Pre-cut the dispenser disc pocket this morning , .........yesterday I had already taken the bottom of the handle to final outer shape , as the marker lines would later vanish when planing off 4 mm of material from the top of the frame to fit in the 4 mm closure plate flush to the frame outline . Still need to keep the remaining outlines rectangular to be able to clamp the workpiece into my machine vise .

Forced to cut the pocket bit by bit around the inner circumference , because I do not have a fitting large router bit , .....also that hobby machine won't handle such bigger routers .

Now I'm waiting for my workmate to turn down the dispenser disc so I could finally fit in in during the next days , .........gonna do the fine shaping of the inner circumference free-handed with my "Dremel" .

I haven't yet completed the funnel from the magazine grooves down to the dispenser disc , still left a little ridge standing , .......if I would have already done it , I would have real difficulties on making the disc pocket , as the "Dremel" router bit would always "bite" into that gap and cause inaccuracy and blemishes , ..............gonna break through , after the disc would have been fitted in finally . 
to be continued , ..........greetz , Holzwurm


----------



## Frodo

That looks crazy!







I can't wait for the finished product!


----------



## Holzwurm

Frodo said:


> That looks crazy!
> 
> 
> 
> 
> 
> 
> 
> I can't wait for the finished product!


Thanks , ......would still take some time until getting done , ...........not that much leisure time for me to work on it continiously , also it appears to be quite elaborate .

Hopefully my workmate had finished turning down the dispenser disc during last night's shift ,...... at least he promised !

I have tested the flow of the single balls through the magazine grooves , does not seem to be problematic with .44 cal leadballs , but 12mm steelballs do bind at the entry of the funnel leading down to the dispenser disc , but loading one steelball less and a little shake of the frame would overcome the problem , ..........so it looks like the magazine would later hold 11 rounds .44cal or 10 rounds 12mm steelballs(yet one ball of these inside of the dispenser disc pocket) .

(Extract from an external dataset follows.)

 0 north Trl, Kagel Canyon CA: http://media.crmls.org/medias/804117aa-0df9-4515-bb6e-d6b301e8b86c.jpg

Don't think , that I could still do a lot of tinkering to the magazine grooves , as the outer walls of the frame might become too thin ?

greetz , Holzwurm


----------



## Frodo

If i would have a 44. mould i wouldn't shoot 12mm steel anymore!


----------



## ZDP-189

I wonder if you've considered using a softer material like micarta?


----------



## Dayhiker

I think this thing is gonna be awesome!


----------



## Holzwurm

@ Frodo

Got it here ,........ payed 19,90€ including postage(maybe , because they've delivered very late ) :

http://www.frankonia.de/309402/224411/productdetail.html?sortOption=performance&page=0&query=Kugelzange+mit+Holzgriff&displayType=galleryts=search

@ ZDP-189

I'm OK with aluminium , ....I get it for free from the scrapyard of my work on occassion , .........micarta I would have to mailorder and pay for







.

@ Dayhiker

Thanks , ....hopefully everything would still work out as I'm planning , .............received the readily turned out dispenser disc from my workmate today , so I can go ahead fitting it in .

greetz , Holzwurm


----------



## Holzwurm

Latest update ....... :

Managed to fit in the dispenser disc this morning , ..........though not 100% perfect , it still turned out quite well .

The axis of the disc consists of a piece of 4 mm dia. brass dowel , sanded it to fit being chucked into the motor of my lathe .

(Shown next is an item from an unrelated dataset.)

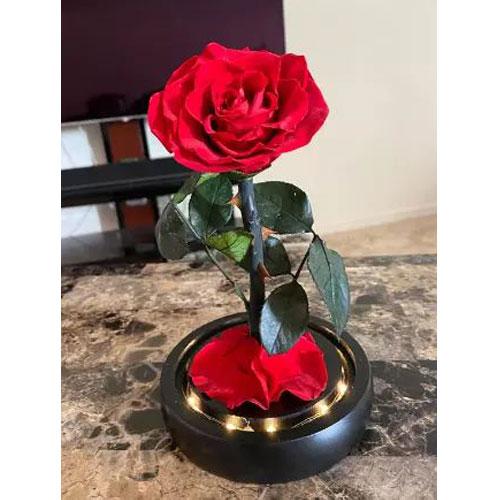 vecna-roza-v-stiklenica-s-podaricna-kutiq-cervena-s-led-svetlina-3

Don't know , whether I'd find time to procceed tomorrow morning , .....got a date at the dentist before lateshift







!

greetz , Holzwurm


----------



## Holzwurm

Hi , folks ,

.........proceeded a bit by doing the basic fit of the dispenser disc between the frame base and the closure lid , which is now in its final sit and temporary fixed with a bolt and nut passing trough .

The disc now spins freely with relatively little play !

The interior magazine grooves are completely done , now in order is drilling a few 2 mm registration pin holes through frame and closure plate , .......the pins to be set in would later also hold the two wooden handle plates(yet still to be made)in proper position .

After the registration pin assembly would be done , the locking pin and limiter pin assembly and cutting the ammo pocket , all of the dispenser disc , would be next .

When all of the technical functions are OK , the final shaping of the outline would be next , ........still a long way to go , ......but its great fun !

greetz , Holzwurm


----------



## mxred91

That is looking very nice. Keep up the interesting posts, I really want to see the finished work.


----------



## Holzwurm

@ mxred91

Thanks a lot , mate , .........here we go :

Got finally done with the ammo magazine and dispenser mechanics , only thing left to do is some "cosmetics"(breaking edges , checkering the dispenser disc , etc.) , but so far the dispenser works pretty fine , both in loading and discharging alike !

Hard to be seen on the picture , but the bottom of the projectile groove inside of the dispenser disc is deeply cupped , comes in more convinient when loading the magazine , this way the balls center themselves and are not likely to roll out and fall down .

Also not shown is the indendition on the circumferrence of the dispenser disc , in which the springloaded locking pin engages , ........this locking pin reliably locks the disc in a "closed" position , so that no balls can fall out accidentally .

I've set the locking pins pressure force by simply stortening the coil spring bit by bit , if it should wear out or break some day , it is easy to replace , as the whole assembly would only be fixed together with just one screw , .....the small seven holes on the top side do accommodate the registration pins later , that would aligne the closure plate and the two wooden grip parts(still to be made) to the basig frame later !

The small pin on the face of the dispenser disc , that runs inside of the curvy groove in the closure plate , does limit the turn of the disc ,.... this way one cannot turn it back too far , which would cause the springloaded locking pin to fall inside of the ammo groove and jam the entire mechanism .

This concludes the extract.